= Stated goal =
The lines to be set down run from the line containing "What sits higher, point" through the final line of the data below; print them exactly and print nothing else.

= Input data =
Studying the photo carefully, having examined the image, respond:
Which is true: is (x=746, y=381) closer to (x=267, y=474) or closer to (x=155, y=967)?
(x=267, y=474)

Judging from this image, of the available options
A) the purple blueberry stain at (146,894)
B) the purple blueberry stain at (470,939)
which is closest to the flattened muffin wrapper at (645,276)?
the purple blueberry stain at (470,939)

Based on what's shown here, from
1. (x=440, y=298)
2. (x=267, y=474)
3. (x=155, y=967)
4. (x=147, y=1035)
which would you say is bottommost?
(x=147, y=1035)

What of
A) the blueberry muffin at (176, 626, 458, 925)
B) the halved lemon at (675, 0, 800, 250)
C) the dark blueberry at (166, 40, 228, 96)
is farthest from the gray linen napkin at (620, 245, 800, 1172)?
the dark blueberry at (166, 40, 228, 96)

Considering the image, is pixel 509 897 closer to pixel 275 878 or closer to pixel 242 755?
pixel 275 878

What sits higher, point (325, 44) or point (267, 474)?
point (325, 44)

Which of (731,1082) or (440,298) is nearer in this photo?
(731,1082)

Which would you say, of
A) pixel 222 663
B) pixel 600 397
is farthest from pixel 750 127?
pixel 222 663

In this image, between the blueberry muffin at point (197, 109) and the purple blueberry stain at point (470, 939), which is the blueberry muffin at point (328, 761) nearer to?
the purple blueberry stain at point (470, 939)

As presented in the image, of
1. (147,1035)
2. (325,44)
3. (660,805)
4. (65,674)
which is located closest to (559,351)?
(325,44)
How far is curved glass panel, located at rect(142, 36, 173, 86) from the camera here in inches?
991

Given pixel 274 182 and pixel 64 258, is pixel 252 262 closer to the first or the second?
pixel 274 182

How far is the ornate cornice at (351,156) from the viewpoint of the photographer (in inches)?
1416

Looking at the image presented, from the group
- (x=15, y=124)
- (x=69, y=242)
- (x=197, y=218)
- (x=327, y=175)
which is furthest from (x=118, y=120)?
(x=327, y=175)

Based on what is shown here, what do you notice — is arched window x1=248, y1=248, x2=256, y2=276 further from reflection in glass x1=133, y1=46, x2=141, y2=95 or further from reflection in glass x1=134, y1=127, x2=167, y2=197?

= Answer to this problem =
What sits higher, point (325, 44) or point (267, 474)?
point (325, 44)

Which of (731,1082) or (440,298) is nearer in this photo?
(731,1082)

Which would you say, of
A) pixel 222 663
B) pixel 600 397
is farthest from pixel 750 127?
pixel 222 663

In this image, between the blueberry muffin at point (197, 109) and the purple blueberry stain at point (470, 939), which is the blueberry muffin at point (328, 761) nearer to?
the purple blueberry stain at point (470, 939)

As presented in the image, of
1. (147,1035)
2. (325,44)
3. (660,805)
4. (65,674)
which is located closest to (559,351)?
(325,44)
How far is curved glass panel, located at rect(142, 36, 173, 86) from the camera here in inches?
991

Given pixel 274 182 and pixel 64 258, is pixel 252 262 closer to the first or the second?
pixel 274 182

How far is the ornate cornice at (351,156) from the viewpoint of the photographer (in inches)?
1416

Looking at the image presented, from the group
- (x=15, y=124)
- (x=69, y=242)
- (x=197, y=218)
- (x=327, y=175)
which is furthest from (x=118, y=120)?
(x=327, y=175)

Based on what is shown here, what do you notice — is arched window x1=248, y1=248, x2=256, y2=276 further from reflection in glass x1=133, y1=46, x2=141, y2=95 or further from reflection in glass x1=134, y1=127, x2=167, y2=197?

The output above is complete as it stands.